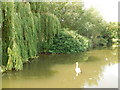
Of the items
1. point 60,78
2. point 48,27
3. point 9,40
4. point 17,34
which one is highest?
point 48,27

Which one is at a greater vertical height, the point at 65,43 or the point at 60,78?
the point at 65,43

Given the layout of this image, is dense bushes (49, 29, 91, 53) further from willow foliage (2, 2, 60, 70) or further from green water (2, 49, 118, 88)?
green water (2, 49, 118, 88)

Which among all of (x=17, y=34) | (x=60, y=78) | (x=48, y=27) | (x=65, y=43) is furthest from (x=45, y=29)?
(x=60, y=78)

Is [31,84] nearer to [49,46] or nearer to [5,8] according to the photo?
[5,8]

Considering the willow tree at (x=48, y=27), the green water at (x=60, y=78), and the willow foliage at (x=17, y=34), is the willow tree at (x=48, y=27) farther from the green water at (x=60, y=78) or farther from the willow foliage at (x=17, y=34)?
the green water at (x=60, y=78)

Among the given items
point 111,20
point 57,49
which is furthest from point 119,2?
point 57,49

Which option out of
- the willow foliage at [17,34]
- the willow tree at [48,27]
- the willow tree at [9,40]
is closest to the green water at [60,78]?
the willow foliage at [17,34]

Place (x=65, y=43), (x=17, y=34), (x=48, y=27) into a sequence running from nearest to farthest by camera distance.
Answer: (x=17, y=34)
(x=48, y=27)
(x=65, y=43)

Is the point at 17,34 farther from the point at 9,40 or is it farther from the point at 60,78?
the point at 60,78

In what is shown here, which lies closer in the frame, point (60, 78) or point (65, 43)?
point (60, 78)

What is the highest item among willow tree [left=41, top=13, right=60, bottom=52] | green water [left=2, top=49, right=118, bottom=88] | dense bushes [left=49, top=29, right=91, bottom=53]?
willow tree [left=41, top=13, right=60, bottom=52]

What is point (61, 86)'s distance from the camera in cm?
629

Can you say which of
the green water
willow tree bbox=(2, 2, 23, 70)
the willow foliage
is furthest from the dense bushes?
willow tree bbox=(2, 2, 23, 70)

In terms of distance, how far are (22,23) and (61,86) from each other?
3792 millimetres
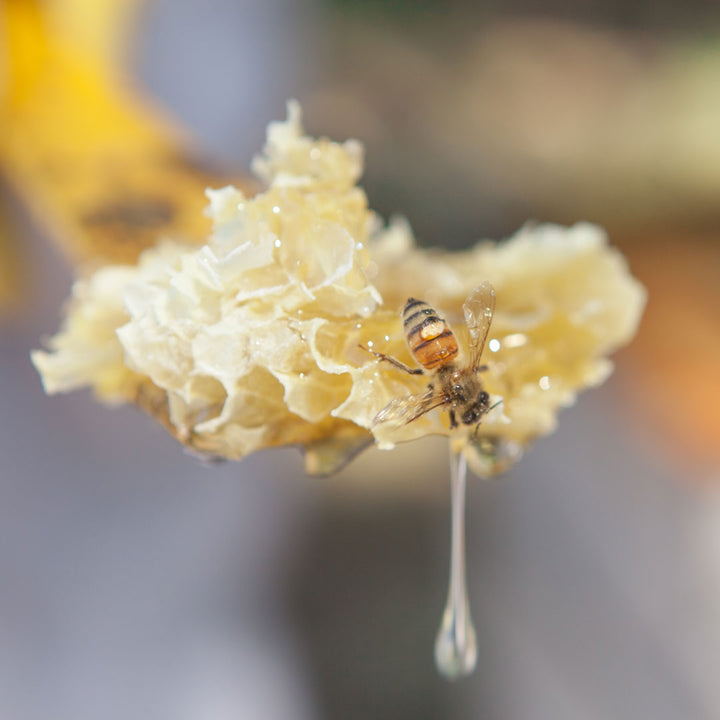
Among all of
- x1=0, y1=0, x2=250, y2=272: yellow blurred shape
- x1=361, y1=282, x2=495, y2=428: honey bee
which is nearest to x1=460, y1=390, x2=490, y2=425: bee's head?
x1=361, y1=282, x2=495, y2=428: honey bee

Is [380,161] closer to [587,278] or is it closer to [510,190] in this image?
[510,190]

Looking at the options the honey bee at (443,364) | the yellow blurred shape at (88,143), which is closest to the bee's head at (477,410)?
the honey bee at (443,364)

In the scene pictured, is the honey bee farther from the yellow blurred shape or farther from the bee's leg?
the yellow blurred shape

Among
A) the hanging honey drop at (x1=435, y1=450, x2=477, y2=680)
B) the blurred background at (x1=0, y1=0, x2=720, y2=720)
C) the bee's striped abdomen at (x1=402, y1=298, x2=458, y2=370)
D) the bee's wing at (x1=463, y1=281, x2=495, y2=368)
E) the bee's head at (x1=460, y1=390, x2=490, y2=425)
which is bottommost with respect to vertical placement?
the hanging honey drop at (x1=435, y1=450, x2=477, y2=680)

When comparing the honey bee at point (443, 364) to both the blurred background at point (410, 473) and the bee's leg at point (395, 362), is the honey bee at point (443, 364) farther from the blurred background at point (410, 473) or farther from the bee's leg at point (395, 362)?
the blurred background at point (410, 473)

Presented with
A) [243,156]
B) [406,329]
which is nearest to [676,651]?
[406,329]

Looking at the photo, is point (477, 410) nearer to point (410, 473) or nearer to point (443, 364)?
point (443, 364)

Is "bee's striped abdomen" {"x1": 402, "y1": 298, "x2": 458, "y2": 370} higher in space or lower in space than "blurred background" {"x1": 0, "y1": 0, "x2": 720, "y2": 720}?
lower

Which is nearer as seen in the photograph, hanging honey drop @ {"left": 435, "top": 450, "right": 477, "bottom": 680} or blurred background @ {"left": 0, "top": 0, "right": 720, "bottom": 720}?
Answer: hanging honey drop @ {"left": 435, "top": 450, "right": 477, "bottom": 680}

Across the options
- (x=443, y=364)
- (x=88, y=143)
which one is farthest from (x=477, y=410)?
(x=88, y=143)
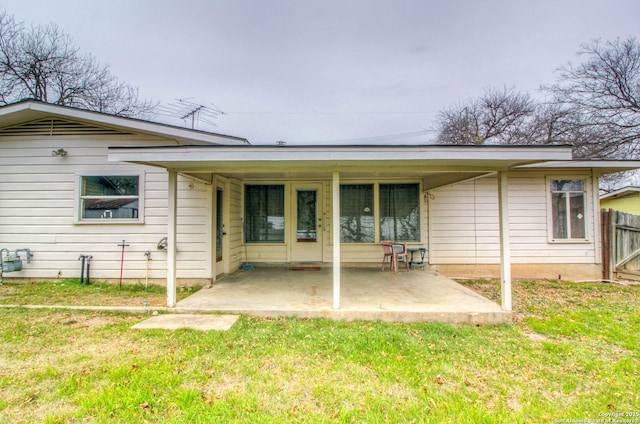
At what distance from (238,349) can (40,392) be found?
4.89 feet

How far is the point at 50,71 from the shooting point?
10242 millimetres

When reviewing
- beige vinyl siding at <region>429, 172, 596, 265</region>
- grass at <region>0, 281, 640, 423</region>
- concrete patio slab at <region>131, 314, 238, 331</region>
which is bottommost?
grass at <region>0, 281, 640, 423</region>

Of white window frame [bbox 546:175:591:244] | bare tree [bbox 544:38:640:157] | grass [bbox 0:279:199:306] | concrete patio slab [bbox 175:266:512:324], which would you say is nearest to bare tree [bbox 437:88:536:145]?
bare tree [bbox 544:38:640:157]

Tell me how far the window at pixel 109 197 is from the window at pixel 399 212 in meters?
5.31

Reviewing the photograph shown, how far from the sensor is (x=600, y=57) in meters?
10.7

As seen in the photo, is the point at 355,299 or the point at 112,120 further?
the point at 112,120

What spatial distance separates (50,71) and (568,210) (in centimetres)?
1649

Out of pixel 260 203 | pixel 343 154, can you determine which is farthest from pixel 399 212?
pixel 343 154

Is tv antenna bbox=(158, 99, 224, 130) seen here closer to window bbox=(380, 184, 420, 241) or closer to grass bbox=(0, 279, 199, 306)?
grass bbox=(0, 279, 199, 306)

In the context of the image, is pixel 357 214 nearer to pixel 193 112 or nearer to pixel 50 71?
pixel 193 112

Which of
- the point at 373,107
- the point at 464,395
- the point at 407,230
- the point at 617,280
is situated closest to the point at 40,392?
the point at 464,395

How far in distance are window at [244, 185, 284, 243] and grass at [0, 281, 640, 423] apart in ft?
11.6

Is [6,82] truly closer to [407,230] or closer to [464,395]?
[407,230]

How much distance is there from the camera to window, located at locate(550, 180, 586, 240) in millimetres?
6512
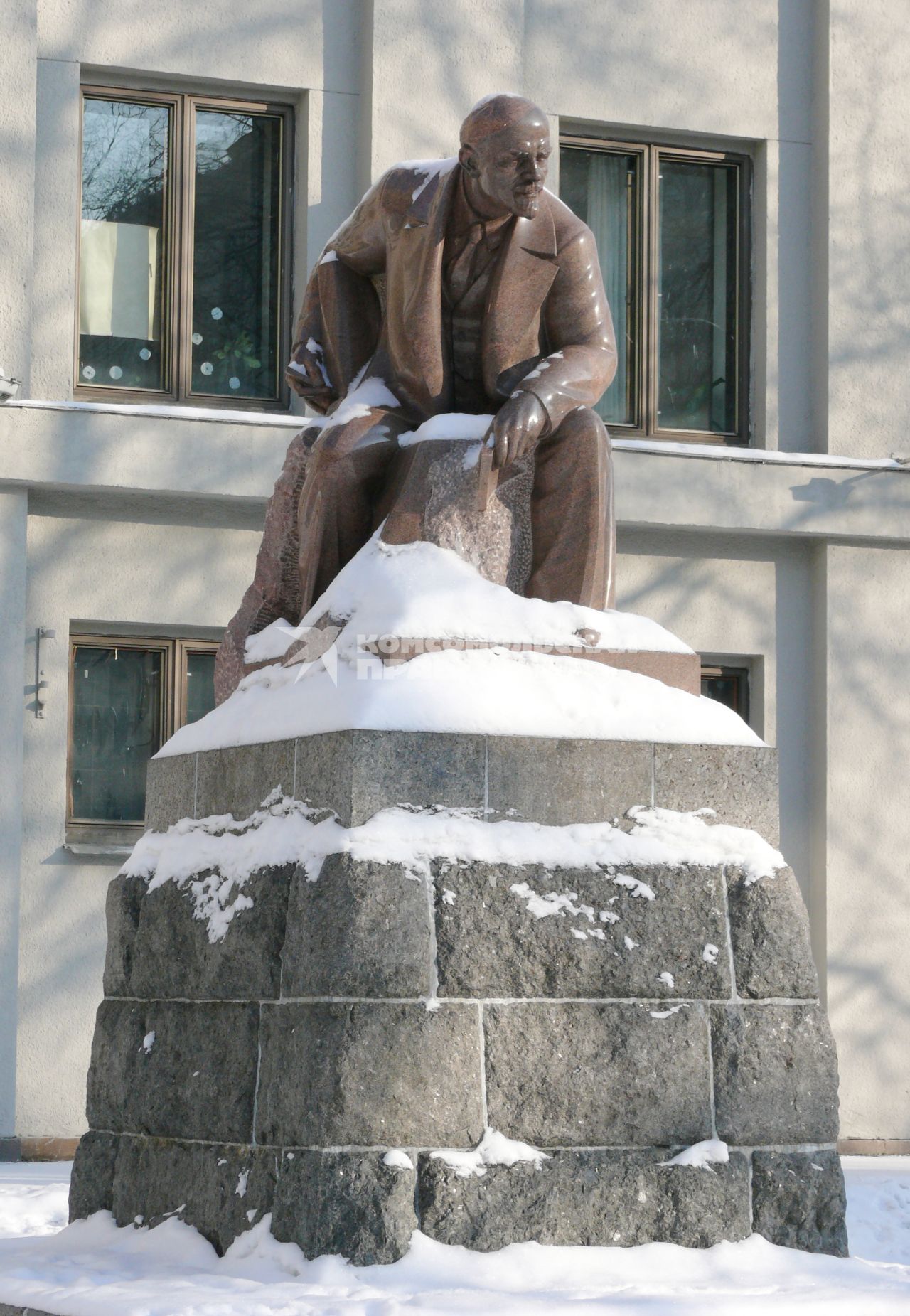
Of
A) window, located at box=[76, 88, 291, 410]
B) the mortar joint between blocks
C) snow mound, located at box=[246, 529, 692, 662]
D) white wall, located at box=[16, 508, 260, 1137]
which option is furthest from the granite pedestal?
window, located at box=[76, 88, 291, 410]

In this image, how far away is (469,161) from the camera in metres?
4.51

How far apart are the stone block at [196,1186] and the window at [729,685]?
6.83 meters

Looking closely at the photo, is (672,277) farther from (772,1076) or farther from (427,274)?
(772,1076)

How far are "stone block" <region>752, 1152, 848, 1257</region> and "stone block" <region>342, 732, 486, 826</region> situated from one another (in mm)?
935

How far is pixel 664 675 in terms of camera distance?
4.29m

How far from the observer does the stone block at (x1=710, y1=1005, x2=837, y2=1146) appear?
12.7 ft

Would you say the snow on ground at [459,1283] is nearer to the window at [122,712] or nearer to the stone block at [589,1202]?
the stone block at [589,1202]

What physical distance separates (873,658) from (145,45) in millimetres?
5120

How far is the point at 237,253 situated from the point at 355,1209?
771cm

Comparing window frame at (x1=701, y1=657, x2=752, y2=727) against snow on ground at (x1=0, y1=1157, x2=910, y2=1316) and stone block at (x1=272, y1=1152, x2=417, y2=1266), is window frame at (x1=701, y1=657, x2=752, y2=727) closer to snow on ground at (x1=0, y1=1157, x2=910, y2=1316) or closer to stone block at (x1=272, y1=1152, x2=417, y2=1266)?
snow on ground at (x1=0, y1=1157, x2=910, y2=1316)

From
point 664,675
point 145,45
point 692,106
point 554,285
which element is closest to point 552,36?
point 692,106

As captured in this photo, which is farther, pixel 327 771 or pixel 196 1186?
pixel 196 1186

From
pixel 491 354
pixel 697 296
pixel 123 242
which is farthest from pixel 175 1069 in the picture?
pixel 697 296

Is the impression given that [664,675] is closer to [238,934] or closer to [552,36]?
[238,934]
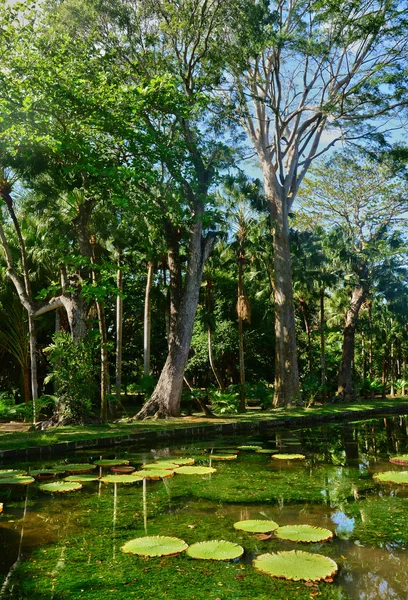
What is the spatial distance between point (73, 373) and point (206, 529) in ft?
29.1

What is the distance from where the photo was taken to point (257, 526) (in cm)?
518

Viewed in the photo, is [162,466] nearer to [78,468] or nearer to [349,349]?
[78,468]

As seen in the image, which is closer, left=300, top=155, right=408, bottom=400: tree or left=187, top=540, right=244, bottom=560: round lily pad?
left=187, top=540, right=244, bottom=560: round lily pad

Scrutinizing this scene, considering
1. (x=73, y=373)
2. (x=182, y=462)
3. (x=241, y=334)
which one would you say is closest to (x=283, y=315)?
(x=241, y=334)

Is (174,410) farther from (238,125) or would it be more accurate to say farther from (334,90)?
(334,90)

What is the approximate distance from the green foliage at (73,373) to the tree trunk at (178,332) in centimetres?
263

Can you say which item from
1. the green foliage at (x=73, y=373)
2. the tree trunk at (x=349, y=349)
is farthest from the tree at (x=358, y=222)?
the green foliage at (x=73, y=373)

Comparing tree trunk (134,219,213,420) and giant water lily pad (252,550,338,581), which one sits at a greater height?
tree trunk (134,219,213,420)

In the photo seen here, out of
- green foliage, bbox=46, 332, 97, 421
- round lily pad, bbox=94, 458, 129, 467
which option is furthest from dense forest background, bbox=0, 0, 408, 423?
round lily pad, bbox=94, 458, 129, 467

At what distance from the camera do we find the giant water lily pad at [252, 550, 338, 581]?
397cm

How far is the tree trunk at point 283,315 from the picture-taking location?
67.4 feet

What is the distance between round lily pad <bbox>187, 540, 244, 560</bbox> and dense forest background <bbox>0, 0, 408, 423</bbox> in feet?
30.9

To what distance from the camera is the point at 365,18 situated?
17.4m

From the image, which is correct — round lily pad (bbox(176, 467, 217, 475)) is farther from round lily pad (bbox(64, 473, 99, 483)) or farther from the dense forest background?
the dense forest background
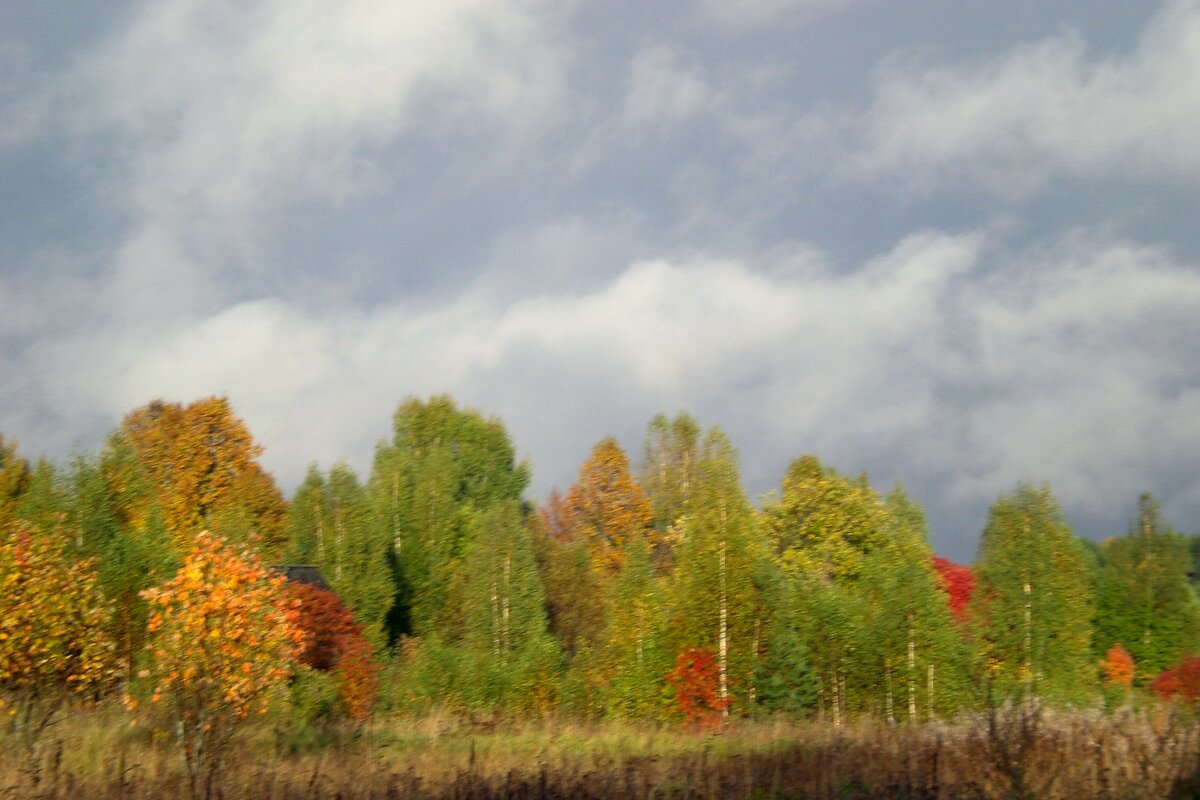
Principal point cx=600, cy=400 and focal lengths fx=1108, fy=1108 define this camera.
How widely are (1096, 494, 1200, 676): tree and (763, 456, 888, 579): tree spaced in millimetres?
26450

________________________

Pick out each line in the entries above that contains the string "region", and copy those lines in full.

- beige vinyl siding at <region>429, 172, 596, 265</region>
- grass at <region>0, 281, 640, 423</region>
- concrete patio slab at <region>131, 314, 238, 331</region>
grass at <region>0, 281, 640, 423</region>
How far are "stone block" <region>752, 1152, 848, 1257</region> and "stone block" <region>342, 732, 486, 826</region> situated from one another (in mm)?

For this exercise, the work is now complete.